▶ **WHAT THE TASK ASKS**
Rewrite only the lines from the one containing "In the scene" through the end of the records, keeping the requests unchanged. In the answers, scale every number (coordinates and distances) by 2.05, keeping the original number of decimal places and rounding halves up.
** BEGIN **
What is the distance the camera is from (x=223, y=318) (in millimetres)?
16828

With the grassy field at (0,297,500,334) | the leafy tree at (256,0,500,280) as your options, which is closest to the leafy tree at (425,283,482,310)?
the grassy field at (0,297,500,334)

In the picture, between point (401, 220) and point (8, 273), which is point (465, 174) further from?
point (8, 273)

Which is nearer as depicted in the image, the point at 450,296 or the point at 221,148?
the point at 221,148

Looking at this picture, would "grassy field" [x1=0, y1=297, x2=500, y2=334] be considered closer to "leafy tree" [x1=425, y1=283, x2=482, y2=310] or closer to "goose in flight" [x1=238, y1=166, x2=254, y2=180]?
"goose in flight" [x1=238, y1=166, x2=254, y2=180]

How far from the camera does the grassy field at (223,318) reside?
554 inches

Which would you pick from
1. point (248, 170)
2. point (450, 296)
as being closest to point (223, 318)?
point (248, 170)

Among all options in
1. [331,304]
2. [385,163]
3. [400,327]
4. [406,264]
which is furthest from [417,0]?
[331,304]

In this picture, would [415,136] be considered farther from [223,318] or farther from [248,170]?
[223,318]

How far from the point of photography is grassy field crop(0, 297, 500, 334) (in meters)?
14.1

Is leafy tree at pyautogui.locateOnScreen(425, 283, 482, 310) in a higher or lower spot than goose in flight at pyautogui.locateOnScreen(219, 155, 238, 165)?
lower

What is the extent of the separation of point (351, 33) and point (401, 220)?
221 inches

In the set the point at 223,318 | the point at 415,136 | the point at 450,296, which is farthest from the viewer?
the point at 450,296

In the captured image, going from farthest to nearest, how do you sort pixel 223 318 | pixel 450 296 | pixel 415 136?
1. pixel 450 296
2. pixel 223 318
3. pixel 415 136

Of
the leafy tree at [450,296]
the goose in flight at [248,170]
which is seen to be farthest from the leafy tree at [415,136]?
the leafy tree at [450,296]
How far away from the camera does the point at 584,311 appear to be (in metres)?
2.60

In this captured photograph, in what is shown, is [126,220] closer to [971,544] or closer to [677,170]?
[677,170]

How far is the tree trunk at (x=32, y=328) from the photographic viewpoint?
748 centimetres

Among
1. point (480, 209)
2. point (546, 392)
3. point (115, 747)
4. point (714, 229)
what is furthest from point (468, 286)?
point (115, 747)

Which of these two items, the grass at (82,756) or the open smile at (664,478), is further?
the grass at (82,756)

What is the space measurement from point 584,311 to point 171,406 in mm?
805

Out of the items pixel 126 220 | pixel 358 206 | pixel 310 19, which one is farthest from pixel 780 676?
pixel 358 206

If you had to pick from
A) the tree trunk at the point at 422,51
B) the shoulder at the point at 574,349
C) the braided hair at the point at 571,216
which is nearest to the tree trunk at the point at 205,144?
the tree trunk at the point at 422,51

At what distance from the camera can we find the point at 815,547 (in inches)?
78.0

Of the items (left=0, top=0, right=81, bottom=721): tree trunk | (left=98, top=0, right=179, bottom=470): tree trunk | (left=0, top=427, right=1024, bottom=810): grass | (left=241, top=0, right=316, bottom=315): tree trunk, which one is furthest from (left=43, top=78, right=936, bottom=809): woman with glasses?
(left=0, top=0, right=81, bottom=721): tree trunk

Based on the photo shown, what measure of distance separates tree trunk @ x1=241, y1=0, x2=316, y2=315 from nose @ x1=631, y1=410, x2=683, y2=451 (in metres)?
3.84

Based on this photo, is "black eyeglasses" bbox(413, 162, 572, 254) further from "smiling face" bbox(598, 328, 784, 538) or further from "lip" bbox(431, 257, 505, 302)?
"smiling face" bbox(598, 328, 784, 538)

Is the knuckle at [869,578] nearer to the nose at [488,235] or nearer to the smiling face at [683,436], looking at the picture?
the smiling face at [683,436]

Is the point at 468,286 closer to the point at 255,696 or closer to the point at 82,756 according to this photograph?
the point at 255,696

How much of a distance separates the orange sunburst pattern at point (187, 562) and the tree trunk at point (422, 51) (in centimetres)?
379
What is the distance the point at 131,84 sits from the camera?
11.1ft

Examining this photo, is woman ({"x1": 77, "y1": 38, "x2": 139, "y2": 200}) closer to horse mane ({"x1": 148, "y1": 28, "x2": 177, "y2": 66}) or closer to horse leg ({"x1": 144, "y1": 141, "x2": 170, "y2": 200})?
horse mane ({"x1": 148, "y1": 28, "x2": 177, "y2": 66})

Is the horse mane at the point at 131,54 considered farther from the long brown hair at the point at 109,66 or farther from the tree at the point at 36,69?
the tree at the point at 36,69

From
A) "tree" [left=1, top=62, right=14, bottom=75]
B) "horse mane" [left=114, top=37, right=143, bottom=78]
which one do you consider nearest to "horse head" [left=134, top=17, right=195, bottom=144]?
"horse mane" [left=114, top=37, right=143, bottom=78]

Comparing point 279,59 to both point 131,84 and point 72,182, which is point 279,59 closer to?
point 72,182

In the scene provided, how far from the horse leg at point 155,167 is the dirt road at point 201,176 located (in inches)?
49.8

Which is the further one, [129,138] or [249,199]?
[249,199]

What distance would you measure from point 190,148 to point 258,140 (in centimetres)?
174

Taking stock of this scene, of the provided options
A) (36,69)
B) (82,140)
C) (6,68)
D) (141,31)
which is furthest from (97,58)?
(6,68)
** END **
▶ **OUTPUT OF THE TASK**
In the scene provided, how far from the horse leg at point 155,167 is the dirt road at point 201,176 located (in inches)?
102.1

Which is the further one, [129,138] or [249,199]?
[510,408]

What distance would you measure from point 190,148 to point 258,140 (in centimetres)?
357

Taking stock of this scene, of the provided options
A) (36,69)
B) (82,140)
C) (6,68)
D) (141,31)
which is furthest from (97,58)?
(12,139)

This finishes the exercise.